Prerequiste: Model Driven Telemetry data retrieved from a router, timestamp aligned and merged into a single file (merged.csv). The data is already filtered and only contains numeric counters.

This notebook performs the following steps:
1) Load the data.
2) Pre-process the data.
3) Visualize the data as a 2D projection using t-distributed stochastic neighbor embeddings (t-SNE).
4) Identify clusters using DBSCAN and associated transitions between the clusters, i.e., the system's change-points.
5) Distill the key features/counters that best describe a change-point
6) Describe the change-point in natural language - explaining what the issue is what could be done to resolve the issue.

In [None]:
%load_ext autoreload
%autoreload 2

### Load dataset information

In [None]:
import modules.dataset as ds
from dotenv import load_dotenv

load_dotenv("env")
ds.extract_dataset('./datasets/mdt-demo.tgz', './output')



In [None]:
import modules.mdt.datasets as mdt_ds
datasets = mdt_ds.Datasets(datasets_dir='./output')
datasets.jupyter_select_dataset_device(select_file=False)

## MDT Merged Data
See mdt_data_process notebook for how the merged CSV is curated.

In [None]:
import pandas as pd
import modules.utils as utils
from io import StringIO

merged_data_fn, _ = datasets.get_input_data_file("merged.csv")

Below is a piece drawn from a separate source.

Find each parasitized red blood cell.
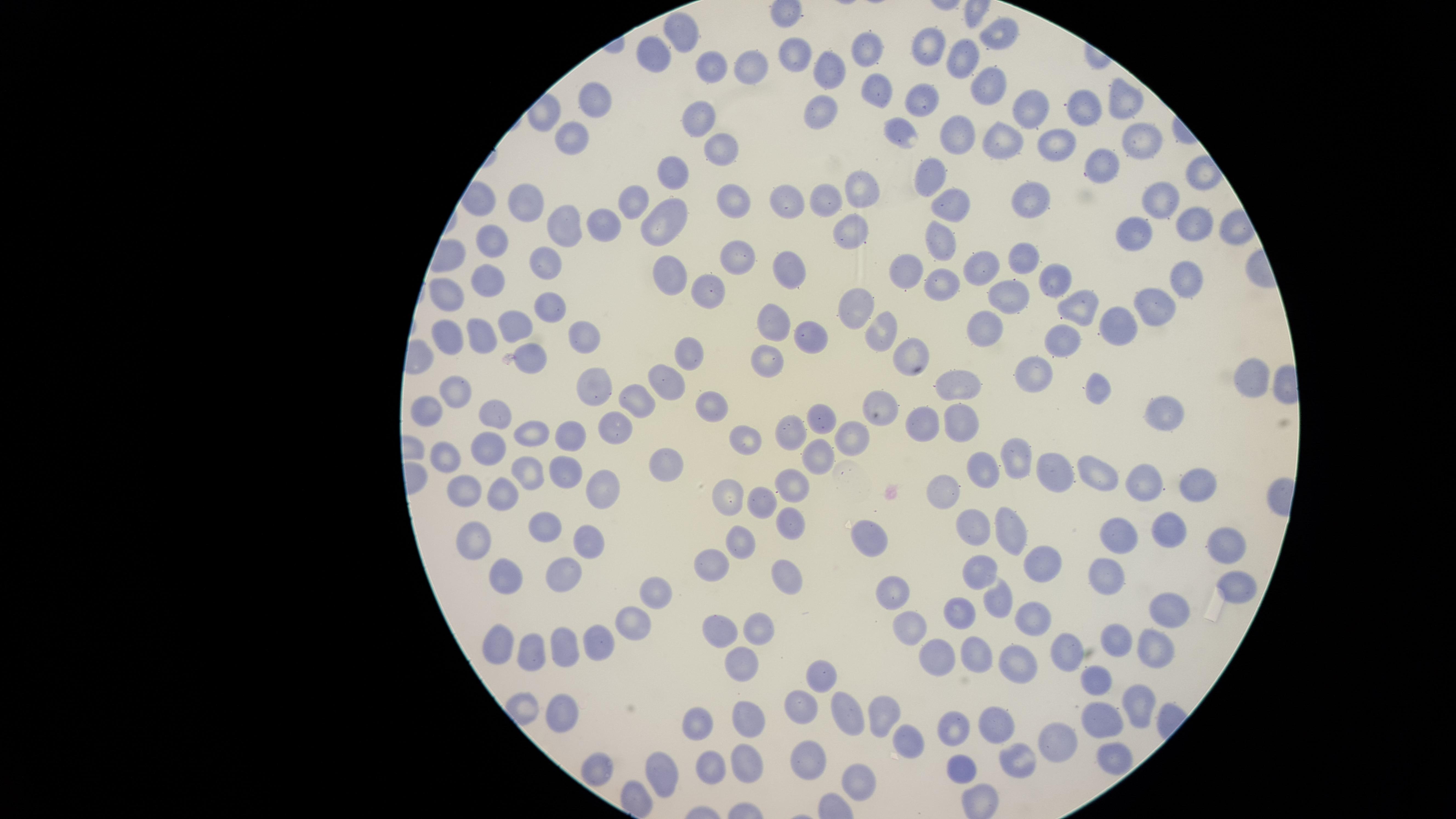
No parasitized red blood cells identified.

df = pd.read_csv(merged_data_fn)  

# show number of rows and columns - dimensionality
shape = df.shape
print("dataset dimensions: rows={}, columns={}".format(shape[0], shape[1]))
# display a sample of the dataset, first 10 rows with first 10 columns for each row.
utils.displayDataFrame(df.iloc[0:9,0:9])

## MDT Preprocessed Data
See mdt_data_process notebook for how the processed-offline CSV is curated.

The nature of the network data collected on routers is multi-variate and very heterogeneous in nature. Some counters are incremental (e.g., packet counts), some are percentages (e.g., CPU usage), with ranges varying (e.g., bytes count in the trillions, or booleans that can only be one or zero). An example of incremental data that ranges in the trillions can be found here.

In order to be able to compare information from different sources, preprocessing of the selected dataset include three consecutive steps, operating over the entire timeseries:

* Order 1 difference for non-decreasing timeseries
* Min-max scaling between 0 and 1
* Exponential smoothing (with parameter 0.5)

In [None]:
preprocessed_data_fn, _ = datasets.get_input_data_file("preprocessed_offline.csv")

df = pd.read_csv(preprocessed_data_fn)

# show number of rows and columns - dimensionality
shape = df.shape
print("dataset dimensions: rows={}, columns={}".format(shape[0], shape[1]))
# display a sample of the dataset, first 10 rows with first 10 columns for each row.
utils.displayDataFrame(df.iloc[0:9,0:9])

### Changepoint Detector

Detect clusters using DBSCAN and the associated transitions of the system between the clusters.

In [None]:
from modules.mdt.data_utils import load_data, ORIGINAL_DATA
from modules.mdt.changepoint_detector import ChangepointDetector

tstp, dataframe = load_data(preprocessed_data_fn, scale=False, data_selection=ORIGINAL_DATA, ft_regex="^(?!.*(time|second)).*")

detector = ChangepointDetector(dataframe, datasets.get_device())


In [None]:
detector.detect()
detector.plot(withEvents=False)

In [None]:
detector.plot(withEvents=True)
detector.select_changepoints()

### Feature Selection

The selection problem, i.e., "which of the many features that change are the most descriptive for the change", is approached by optimizing an information-theoretic metric, i.e., cross-entropy. The goal here is to find the subset of features that describes best what is changing at the given timestamp. The intuition is that cross-entropy gives both the amount of additional information in the subset, and the divergence of the subset distribution from the original one. The added regularization term also allows for the tuning of the verbosity of the output.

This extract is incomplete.